Il comeback dei Bellini parte con la martirizzazione del blues in chiave noise alla maniera dei primi Unsane, supportato però da pulizia produttiva e riconosciuta perizia strumentale.
Quel mid-tempo che tanti solchi ha riempito quando aveva ancora un senso riempirne; quelle chitarre così intrinsecamente albiniane che non invecchiano nonostante i capelli si facciano bianchi e l’anagrafe chieda il conto; quel cantato insieme melodico eppure indolente, disamorato eppure caustico.
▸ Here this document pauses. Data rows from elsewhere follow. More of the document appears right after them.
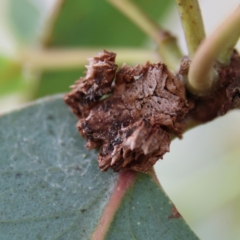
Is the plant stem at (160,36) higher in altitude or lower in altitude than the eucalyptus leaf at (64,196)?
higher

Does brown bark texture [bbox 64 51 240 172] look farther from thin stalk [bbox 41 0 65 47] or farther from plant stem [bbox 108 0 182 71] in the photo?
thin stalk [bbox 41 0 65 47]

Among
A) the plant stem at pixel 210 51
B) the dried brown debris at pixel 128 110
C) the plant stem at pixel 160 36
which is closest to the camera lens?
the plant stem at pixel 210 51

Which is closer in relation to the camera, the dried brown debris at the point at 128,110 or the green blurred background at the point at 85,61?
the dried brown debris at the point at 128,110

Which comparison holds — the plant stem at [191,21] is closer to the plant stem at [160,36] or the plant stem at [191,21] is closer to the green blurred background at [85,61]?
the plant stem at [160,36]

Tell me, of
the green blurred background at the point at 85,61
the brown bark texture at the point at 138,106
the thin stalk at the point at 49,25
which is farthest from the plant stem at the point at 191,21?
the thin stalk at the point at 49,25

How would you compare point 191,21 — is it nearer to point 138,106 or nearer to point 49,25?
point 138,106

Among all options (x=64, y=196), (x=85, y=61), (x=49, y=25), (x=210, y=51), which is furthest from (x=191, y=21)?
(x=49, y=25)

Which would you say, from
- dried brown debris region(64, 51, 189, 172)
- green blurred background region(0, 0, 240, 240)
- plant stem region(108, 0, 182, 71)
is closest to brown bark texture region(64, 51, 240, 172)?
dried brown debris region(64, 51, 189, 172)

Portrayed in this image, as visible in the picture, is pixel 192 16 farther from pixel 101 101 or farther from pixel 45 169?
pixel 45 169
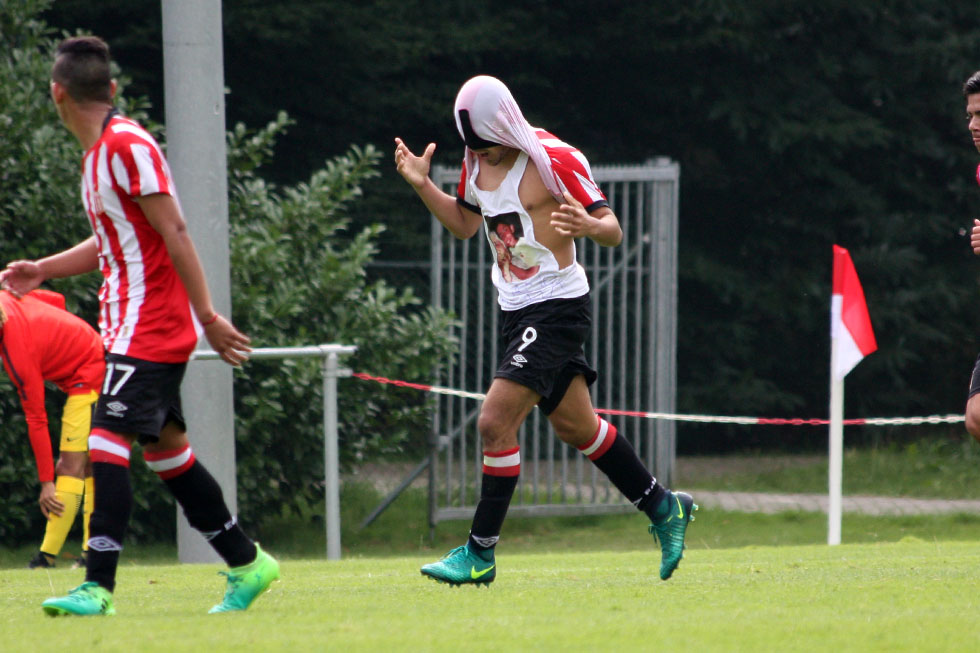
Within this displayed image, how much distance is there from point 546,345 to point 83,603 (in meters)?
1.87

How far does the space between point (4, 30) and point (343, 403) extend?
3.94m

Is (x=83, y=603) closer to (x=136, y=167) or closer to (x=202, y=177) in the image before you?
(x=136, y=167)

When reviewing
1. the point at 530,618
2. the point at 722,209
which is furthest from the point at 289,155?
the point at 530,618

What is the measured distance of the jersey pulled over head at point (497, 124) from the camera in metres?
5.18

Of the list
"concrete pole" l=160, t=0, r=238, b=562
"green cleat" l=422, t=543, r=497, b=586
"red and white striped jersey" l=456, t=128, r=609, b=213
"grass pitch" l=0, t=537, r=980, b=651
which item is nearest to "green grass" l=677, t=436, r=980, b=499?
"concrete pole" l=160, t=0, r=238, b=562

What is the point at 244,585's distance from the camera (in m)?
4.53

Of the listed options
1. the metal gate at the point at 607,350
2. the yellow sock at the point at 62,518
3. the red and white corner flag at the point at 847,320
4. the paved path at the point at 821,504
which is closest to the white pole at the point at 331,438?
the yellow sock at the point at 62,518

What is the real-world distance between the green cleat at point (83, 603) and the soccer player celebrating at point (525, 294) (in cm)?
129

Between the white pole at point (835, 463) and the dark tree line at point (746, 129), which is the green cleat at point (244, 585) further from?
the dark tree line at point (746, 129)

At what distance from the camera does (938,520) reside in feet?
39.5

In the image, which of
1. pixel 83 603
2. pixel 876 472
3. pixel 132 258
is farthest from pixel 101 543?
pixel 876 472

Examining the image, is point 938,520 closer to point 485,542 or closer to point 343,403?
point 343,403

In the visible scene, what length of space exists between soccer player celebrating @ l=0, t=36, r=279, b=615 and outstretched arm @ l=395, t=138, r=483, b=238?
136cm

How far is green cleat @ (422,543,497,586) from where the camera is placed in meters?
5.17
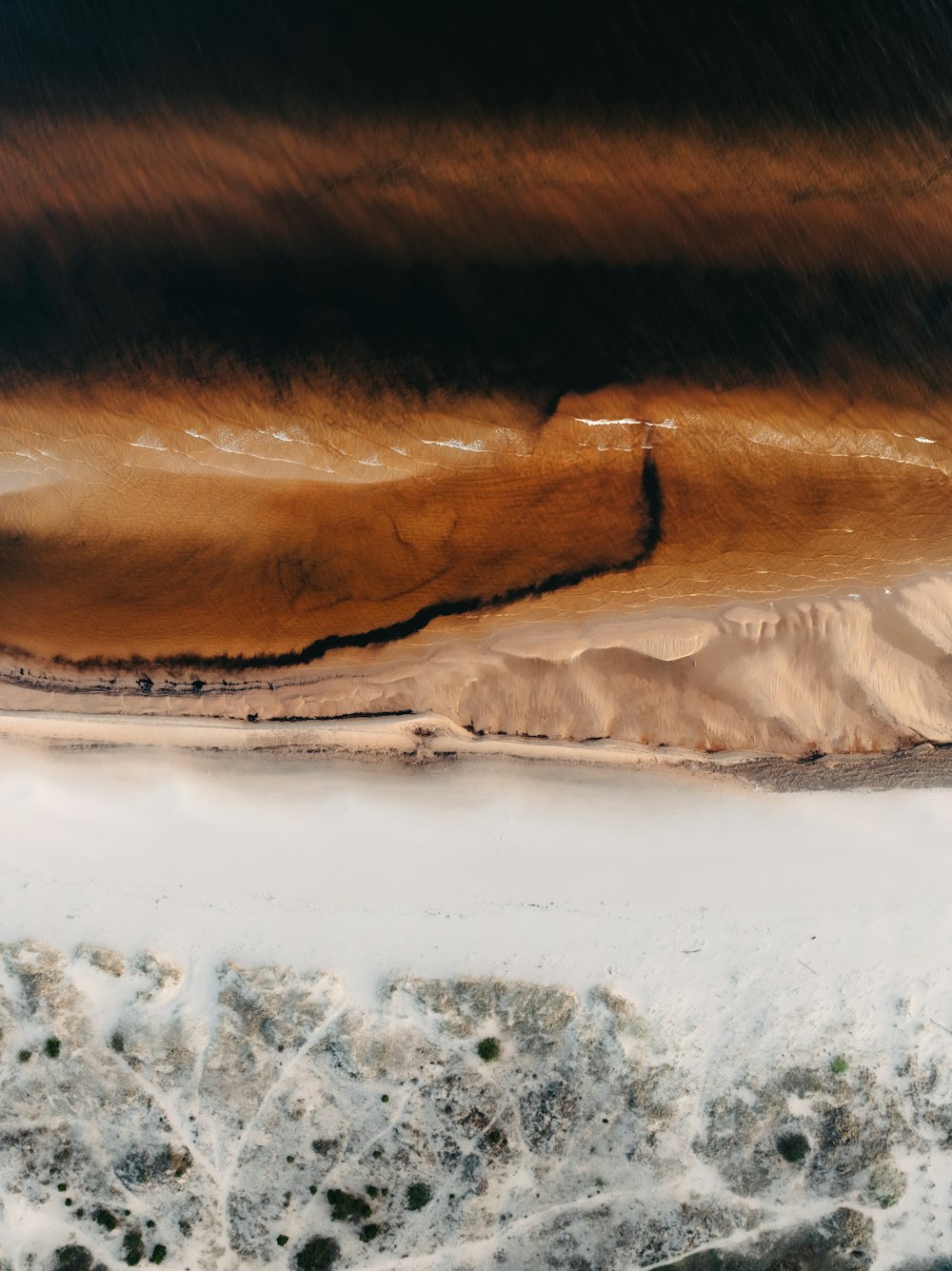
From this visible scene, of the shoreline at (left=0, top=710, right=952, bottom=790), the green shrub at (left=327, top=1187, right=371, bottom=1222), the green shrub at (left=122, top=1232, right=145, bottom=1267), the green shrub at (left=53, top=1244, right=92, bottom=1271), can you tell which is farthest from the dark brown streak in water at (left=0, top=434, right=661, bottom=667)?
the green shrub at (left=53, top=1244, right=92, bottom=1271)

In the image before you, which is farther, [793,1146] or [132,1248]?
[793,1146]

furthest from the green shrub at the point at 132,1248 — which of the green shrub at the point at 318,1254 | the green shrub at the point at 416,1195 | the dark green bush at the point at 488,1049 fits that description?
the dark green bush at the point at 488,1049

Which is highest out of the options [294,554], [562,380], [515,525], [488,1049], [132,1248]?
[562,380]

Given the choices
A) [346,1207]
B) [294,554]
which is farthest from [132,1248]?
[294,554]

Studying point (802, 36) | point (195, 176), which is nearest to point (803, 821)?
point (802, 36)

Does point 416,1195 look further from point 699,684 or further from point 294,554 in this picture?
point 294,554

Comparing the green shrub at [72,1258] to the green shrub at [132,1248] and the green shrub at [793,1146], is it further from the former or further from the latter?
the green shrub at [793,1146]

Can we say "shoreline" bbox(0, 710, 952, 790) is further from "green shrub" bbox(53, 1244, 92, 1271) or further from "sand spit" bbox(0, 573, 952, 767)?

Tutto il solito armamentario che sarebbe lecito attendersi in un disco dei Bellini si ritrova nel terzo disco a loro nome, senza però mai però assumere le grottesche forme di un tributo ad un passato che non tornerà più o l’abbandono ad una nostalgia fine a se stessa se non addirittura controproducente.
Il viscerale suonare che si sprigiona dai10 pezzi di The Precious Prize Of Gravity è semplicemente ciò che la spina dorsale di Bellini – Agostino Tilotta e Giovanna Cacciola, ma anche i degni compari Alexis Fleisig (GvsB) e Matthew Taylor (ex Soulside) – sente come proprio da almeno un paio di decenni se non più. Una dichiarazione d’appartenenza, l’ennesima, se ce ne fosse ancora bisogno, ad un suono e un sentire che sta via via scomparendo, seppur paradossalmente continui ad esistere per sempre.